Supplied passage:
»»
Renegades - Reviews

Cover versions can permit an artist to step out of character by slipping into a different mindset, or they can signal rigid consistency. Not surprisingly, the latter proves true for Rage Against the Machine on Renegades, a furious collection of a dozen songs by other performers that the band easily bends to its iron will. This isn't necessarily a bad thing: From a pounding rendition of "Pistol Grip Pump" by West Coast hip-hoppers Volume 10, to a snarling, grunged-up assault on Bob Dylan's "Maggie's Farm", singer Zack de la Rocha and company deliver atomic thrills with revolutionary fervor. Still, anyone hungry for new insights into this uniquely righteous band, or looking for evidence of risk-taking, may feel shortchanged. 

Some selections work beautifully. While nobody would mistake Rage for the Rolling Stones, the rap-rockers' adaptation of "Street Fighting Man" has its own grimy charisma, complete with an allusion to their participation in last summer's Democratic Convention strife. Bruce Springsteen's "The Ghost of Tom Joad" (the only previously released Rage track found here) couldn't be more bleakly compelling; when de la Rocha moans, ghostlike, about a "one-way ticket to the promised land," eternity itself seems to beckon. Boasting more sweat and muscle than Afrika Bambaataa's bubbly version, "Renegades of Funk" may actually be an improvement over the original, and de la Rocha's swaggering "Microphone Fiend" more than does justice to its source — even though there's no way he could top the solemn self-importance of Rakim's classic performance. 

Rage's massive crunch has sometimes suggested Led Zeppelin without the good-humored sleaze. The mighty combo of bassist Tim Commerford and drummer Brad Wilk can pulverize steel, and Tom Morello's jagged guitar makes an exciting racket, an asset producer Rick Rubin wisely highlights. When required to swing a little, though, the band is forced to reveal its inherent stiffness; for all their thunder, Rage can't quite get a handle on the lusty vitality of the MC5's "Kick Out the Jams." They come closer to evoking the Stooges' reckless fury on "Down on the Street" — but where Iggy suggested a man genuinely dancing on the brink, de la Rocha never even hints he might lose control; it's simply not in his nature. Most daring, but disappointing, Devo's eloquently morose "Beautiful World" has been reduced to a self-pitying whisper. (It figures they'd pick one of the spudboys' few unfunny tunes.) 

Part of the fun of a covers album is second-guessing the choices. Why not something from the Clash? Public Enemy? The Dead Kennedys? Okay, if those like-minded souls are too obvious, what about the Animals' "We Gotta Get Out of This Place," or Chelsea's dole anthem, "Right to Work"? Yes, the potential for silly speculation is limitless. 

Renegades could be a product of writer's block. After all, de la Rocha quit Rage shortly before its release, citing a breakdown in the band's decision-making process. Or maybe the album was simply intended as a way of goofing around — although, admittedly, idle fun seems an alien concept to this group. Rage haven't done themselves any harm here, but Renegades ultimately feels like a missed opportunity to do something really different.
««
[Scraped caption text data]
»»
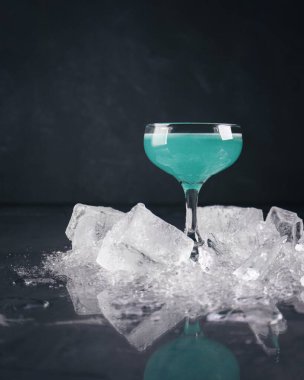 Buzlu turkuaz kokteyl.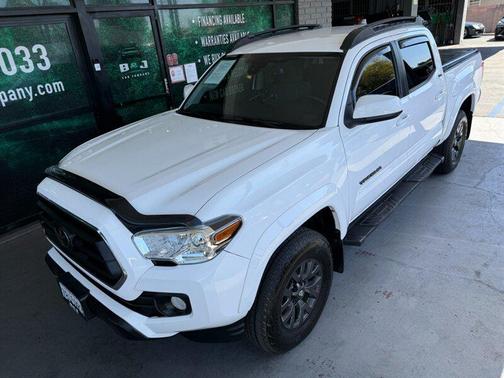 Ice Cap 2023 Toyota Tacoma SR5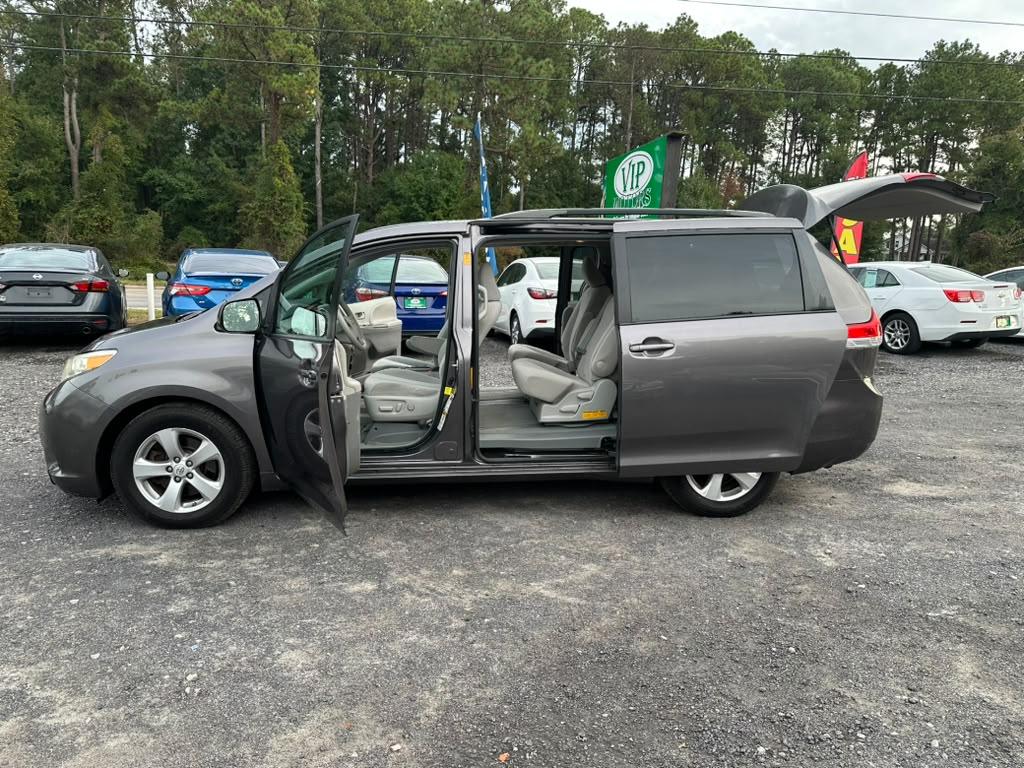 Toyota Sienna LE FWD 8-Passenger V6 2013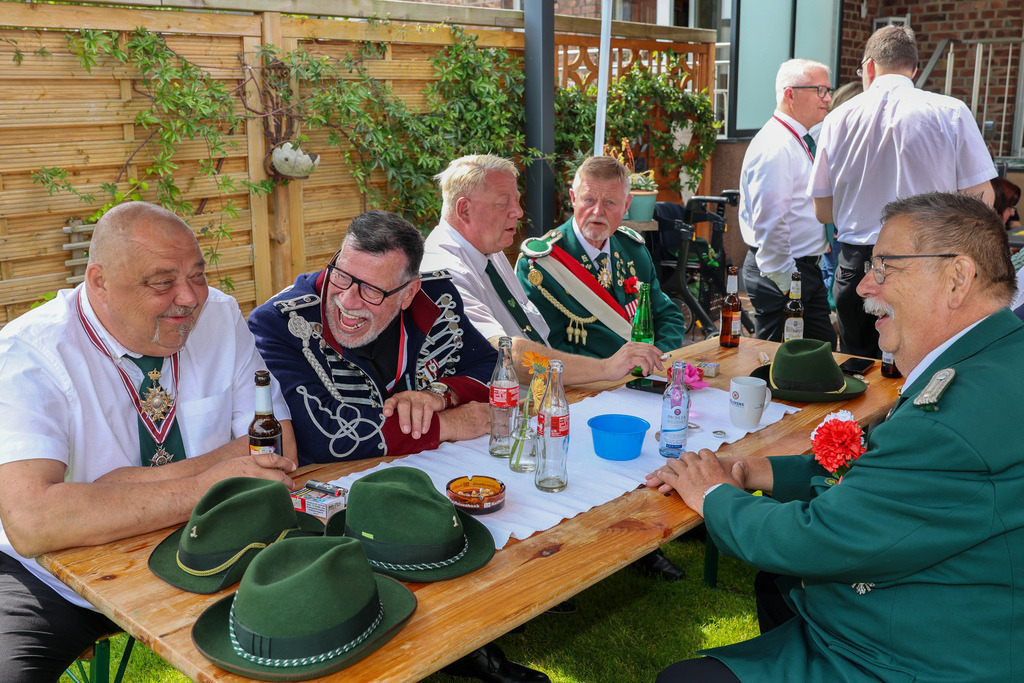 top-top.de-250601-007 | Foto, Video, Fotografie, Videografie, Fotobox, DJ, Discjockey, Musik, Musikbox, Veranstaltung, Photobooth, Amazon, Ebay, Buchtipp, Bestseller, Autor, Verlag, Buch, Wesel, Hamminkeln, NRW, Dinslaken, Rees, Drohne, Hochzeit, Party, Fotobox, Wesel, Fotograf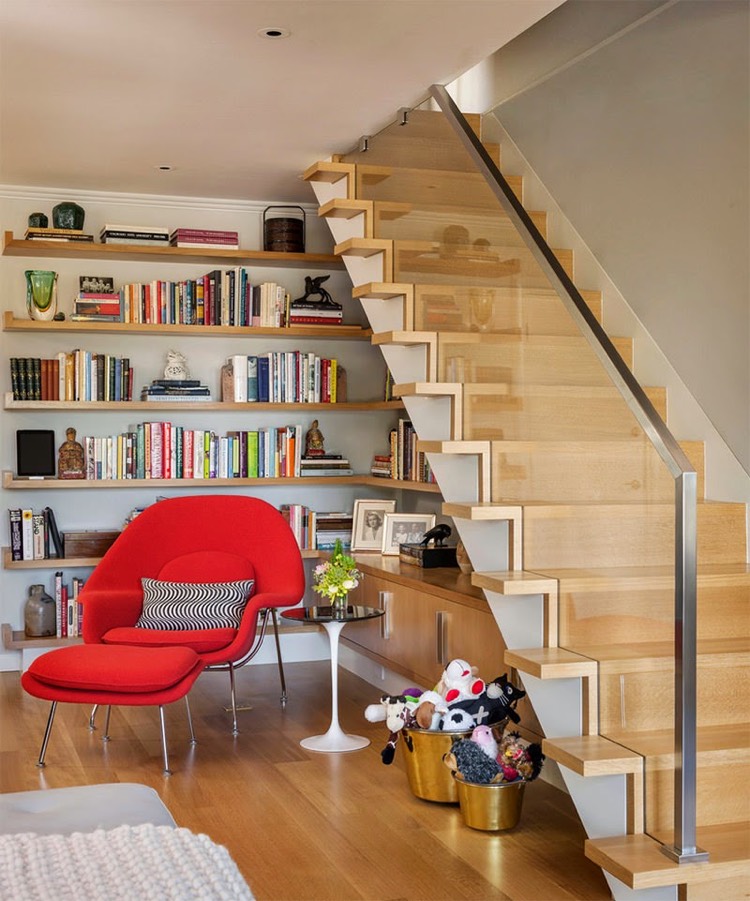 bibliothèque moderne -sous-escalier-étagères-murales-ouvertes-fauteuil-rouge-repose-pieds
««
Parts of the exercise:
A – According to the Renegades review, which producer highlights Tom Morello's guitar?
B – For each statement, say whether it agrees with the Renegades review, and quote the words of the review that decide it. (i) Renegades is a collection of a dozen songs by other performers. (ii) "The Ghost of Tom Joad" is the only previously released Rage track on the album. (iii) The band fully captures the lusty vitality of "Kick Out the Jams."
C – Transcribe the part of the Renegades review that opens with the words containing "Rage's massive crunch" and closes with "few unfunny tunes.)".
These scraped caption lines have no connection to the Renegades review.

Task-by-task answers:
A – Rick Rubin

B –
(i) Yes: "a furious collection of a dozen songs by other performers"
(ii) Yes: "(the only previously released Rage track found here)"
(iii) No: "Rage can't quite get a handle on the lusty vitality of the MC5's "Kick Out the Jams.""

C –
Rage's massive crunch has sometimes suggested Led Zeppelin without the good-humored sleaze. The mighty combo of bassist Tim Commerford and drummer Brad Wilk can pulverize steel, and Tom Morello's jagged guitar makes an exciting racket, an asset producer Rick Rubin wisely highlights. When required to swing a little, though, the band is forced to reveal its inherent stiffness; for all their thunder, Rage can't quite get a handle on the lusty vitality of the MC5's "Kick Out the Jams." They come closer to evoking the Stooges' reckless fury on "Down on the Street" — but where Iggy suggested a man genuinely dancing on the brink, de la Rocha never even hints he might lose control; it's simply not in his nature. Most daring, but disappointing, Devo's eloquently morose "Beautiful World" has been reduced to a self-pitying whisper. (It figures they'd pick one of the spudboys' few unfunny tunes.)